C'est ici, un peu à l'écart de la route départementale, au bout d'un étroit chemin de pierre et d'éboulis de terrasse que se trouve la fermette de Cédric Herrou. Elle se rejoint à pied. Quelques poules, un dindon, un jarre, des chiens fort civilisés constituent le premier comité d'accueil. Un peu plus loin, une vingtaine, peut être, 25 personnes originaires de la Corne de l'Afrique, résidents temporaires s'affairent. Certains préparent le repas de midi. D'autres apprennent visiblement notre langue.
J'ai rendez-vous avec le propriétaire du lieu : Cédric Herrou. Lourdement et inutilement condamné il y a 72 heures pour aide au passage de frontières, au séjour irrégulier... J'ai été prévenu : le rendez-vous doit avoir lieu avant 12h. Cédric doit se rendre à Nice pour vendre des œufs. Le voilà, chevelure tirée à quatre épingles, amical, et rapidement concentré sur son sujet. C'est donc lui, le vendeur d’œufs, qui affole politiques locaux et magistrats, qui mobilise une bonne centaine de policiers et militaires dans ce minuscule coin de France. Ce lieu perquisitionné il y a quelques semaines par une trentaine de CRS est en effet très fortement surveillé.
Un sentiment immédiat envahit l'observateur. Il y a quelque chose qui cloche dans cette affaire... quelque chose de comique. Ou cet homme est un grand stratège, dissimulateur en plus d'être un vrai humaniste, ou les boussoles des responsables politiques locaux ont pris un sérieux coup de chaud... Incontestablement Cédric Herrou n'est pas né militant. Il l'est devenu. Il reconnaît volontiers avoir aidé des migrants à passer la frontière franco-italienne dans sa camionnette. 8 à la fois. Mais tout cela, assure-t-il, est fini depuis septembre dernier.
Aujourd'hui il agit dans la légalité. La preuve. Il remet la liste de ses résidents temporaires au poste de police avancé, photos d'identité à l'appui.

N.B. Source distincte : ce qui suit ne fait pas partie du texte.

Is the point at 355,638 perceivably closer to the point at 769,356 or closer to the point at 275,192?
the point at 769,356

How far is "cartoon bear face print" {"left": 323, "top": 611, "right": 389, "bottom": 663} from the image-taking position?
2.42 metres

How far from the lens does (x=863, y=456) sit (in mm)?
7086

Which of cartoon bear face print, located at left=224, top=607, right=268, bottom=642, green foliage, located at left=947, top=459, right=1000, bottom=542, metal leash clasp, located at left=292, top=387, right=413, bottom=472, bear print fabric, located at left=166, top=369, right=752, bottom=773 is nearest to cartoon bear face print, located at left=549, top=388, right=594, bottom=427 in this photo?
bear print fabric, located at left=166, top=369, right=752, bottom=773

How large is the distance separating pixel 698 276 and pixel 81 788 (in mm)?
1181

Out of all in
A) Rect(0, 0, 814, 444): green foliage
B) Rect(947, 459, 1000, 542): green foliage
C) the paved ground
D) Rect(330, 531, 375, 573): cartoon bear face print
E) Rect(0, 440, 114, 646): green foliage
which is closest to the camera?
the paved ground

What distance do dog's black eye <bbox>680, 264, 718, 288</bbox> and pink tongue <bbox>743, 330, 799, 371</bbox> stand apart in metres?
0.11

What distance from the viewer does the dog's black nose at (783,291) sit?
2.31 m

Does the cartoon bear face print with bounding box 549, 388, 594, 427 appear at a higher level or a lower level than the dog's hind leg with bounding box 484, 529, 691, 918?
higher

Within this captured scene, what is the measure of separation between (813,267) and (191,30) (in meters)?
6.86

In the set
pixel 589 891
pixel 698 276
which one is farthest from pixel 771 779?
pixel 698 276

À charge pour le ppa, de transmettre la liste à la préfecture des Alpes-Maritimes pour convocation en vue du dépôt d'une demande d'asile... Laquelle convocation n'arrive évidemment jamais. Cela fait partie du dispositif de dissuasion imaginé à Nice. Ne pas recevoir, envoyer ailleurs... En vrai, les migrants n'ont pour la plupart aucune envie de rester dans ce département. Ils ont payé 40 euros pour arriver là, à la Roya, à quelques passeurs de pacotille. Pour Nice le tarif c’est 150 euros.

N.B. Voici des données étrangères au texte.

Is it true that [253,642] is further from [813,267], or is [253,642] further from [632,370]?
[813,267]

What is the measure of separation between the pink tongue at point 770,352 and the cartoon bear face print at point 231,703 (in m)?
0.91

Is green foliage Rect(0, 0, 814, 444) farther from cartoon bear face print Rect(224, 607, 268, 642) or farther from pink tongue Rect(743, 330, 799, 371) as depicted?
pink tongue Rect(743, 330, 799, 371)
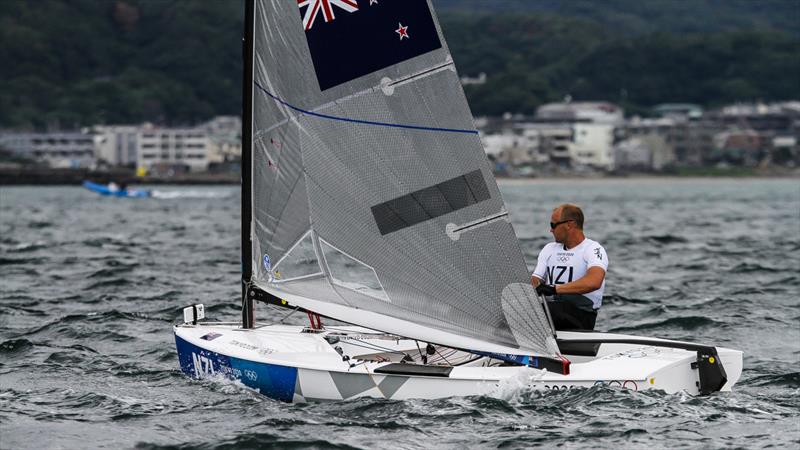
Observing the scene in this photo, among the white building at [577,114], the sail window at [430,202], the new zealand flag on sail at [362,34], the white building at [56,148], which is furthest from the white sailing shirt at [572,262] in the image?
the white building at [577,114]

Mais une idée me traverse l'esprit. Ailleurs, sur la frontière franco-italienne, un peu plus haut, c'est comment ? Herrou sourit et lâche : "assez ouvert". Un peu plus haut c'est à dire sur les 515 km de frontière commune, ça passe évidemment. Un préfet ne me disait-il pas, l'air entendu, il y a quelques semaines, que les chemins de montagne étaient très empruntés et pas seulement par des vacanciers. ...C'est ainsi, tout le monde sait que ces contrôles, ce viril dispositif est contourné, que la réponse se situe ailleurs du côté de Paris, Rome, BRUXELLES. À Menton une centaine de CRS sont affectés au contrôle des trains de 5h du matin à 21h le soir. C'est qu'il faut gagner la bataille des vingt kilomètres de chaque côté de la frontière. Cette zone où la France et l'Italie ont décidés de jouer au ping-pong avec les migrants. Une tâche "absurde" me confirmera un policier, rencontré sur le quai de gare de Menton, un brin fataliste "pendant que nous sommes ici, il en passe 200 là-haut".
Mais revenons à Cédric Herrou, le vendeur d'œufs héritier des "Larzac" de mes jeunes années. Le costume que les médias, le sieur Ciotti, les institutions locales ont taillés a Cédric est trop large, la punition absurde. La Roya n'est pas Calais. C’est tant mieux et ce n'est pas la que se régleront nos problèmes migratoires. Cédric Herrou, le pacifique altermondialiste va continuer son action. Il a pour projet de construire quelques baraquements en bois sur son terrain pour aider des gens venus d'un autre continent à braver l'hiver et parce que maintenant, avec ses amis, il n'a plus le choix ! On ne saurait le punir pour cela. C'est à l'Etat, à l'UE de permettre ici dans la région, comme ailleurs en France, en Italie, la mise en place d'un dispositif digne, qui identifie, oriente, accompagne, accepte ou refuse la protection. Ciotti s'y oppose. L'Etat joue une partie absurde. Herrou n'est pas un problème, il fait partie de la solution, si du moins l'idée est bien d'en trouver une !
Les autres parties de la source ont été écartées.